Exercise data>
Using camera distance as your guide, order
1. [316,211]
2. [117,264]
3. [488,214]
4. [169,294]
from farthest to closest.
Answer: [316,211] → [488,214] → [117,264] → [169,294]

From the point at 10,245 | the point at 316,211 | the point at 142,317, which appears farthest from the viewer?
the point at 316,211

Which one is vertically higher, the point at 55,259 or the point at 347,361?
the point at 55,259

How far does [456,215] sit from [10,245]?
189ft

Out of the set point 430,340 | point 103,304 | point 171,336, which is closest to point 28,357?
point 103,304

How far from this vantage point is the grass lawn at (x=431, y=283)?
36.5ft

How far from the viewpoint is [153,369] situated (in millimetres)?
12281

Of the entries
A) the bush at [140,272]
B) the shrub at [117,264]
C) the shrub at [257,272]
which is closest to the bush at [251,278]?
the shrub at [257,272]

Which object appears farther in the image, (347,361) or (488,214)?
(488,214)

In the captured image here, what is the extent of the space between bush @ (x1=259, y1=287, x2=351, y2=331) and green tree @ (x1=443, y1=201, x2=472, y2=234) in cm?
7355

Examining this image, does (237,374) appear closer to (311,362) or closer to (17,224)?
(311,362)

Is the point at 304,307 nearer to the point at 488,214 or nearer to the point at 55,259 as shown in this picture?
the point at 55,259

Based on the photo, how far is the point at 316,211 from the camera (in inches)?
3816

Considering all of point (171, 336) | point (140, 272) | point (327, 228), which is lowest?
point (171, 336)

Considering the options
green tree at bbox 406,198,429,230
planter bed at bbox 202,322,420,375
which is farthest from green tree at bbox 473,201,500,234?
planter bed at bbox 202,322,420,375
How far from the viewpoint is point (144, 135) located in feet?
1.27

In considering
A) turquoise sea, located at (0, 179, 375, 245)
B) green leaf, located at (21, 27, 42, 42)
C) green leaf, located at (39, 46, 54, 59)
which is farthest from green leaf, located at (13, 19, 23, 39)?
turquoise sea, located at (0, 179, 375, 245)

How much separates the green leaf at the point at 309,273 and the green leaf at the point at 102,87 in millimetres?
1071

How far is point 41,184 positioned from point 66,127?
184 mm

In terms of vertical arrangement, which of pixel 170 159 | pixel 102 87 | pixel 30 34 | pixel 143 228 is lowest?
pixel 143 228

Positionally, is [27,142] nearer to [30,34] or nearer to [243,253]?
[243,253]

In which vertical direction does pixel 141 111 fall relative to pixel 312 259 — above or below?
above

What you are asked to do>
Format the lines from the start of the records through the line containing "Answer: [316,211] →" as a Markdown table with the columns Row and Text. Number each line, and skip any blank lines.

Answer>
| Row | Text |
|---|---|
| 1 | Using camera distance as your guide, order |
| 2 | 1. [316,211] |
| 3 | 2. [117,264] |
| 4 | 3. [488,214] |
| 5 | 4. [169,294] |
| 6 | from farthest to closest. |
| 7 | Answer: [316,211] → [488,214] → [117,264] → [169,294] |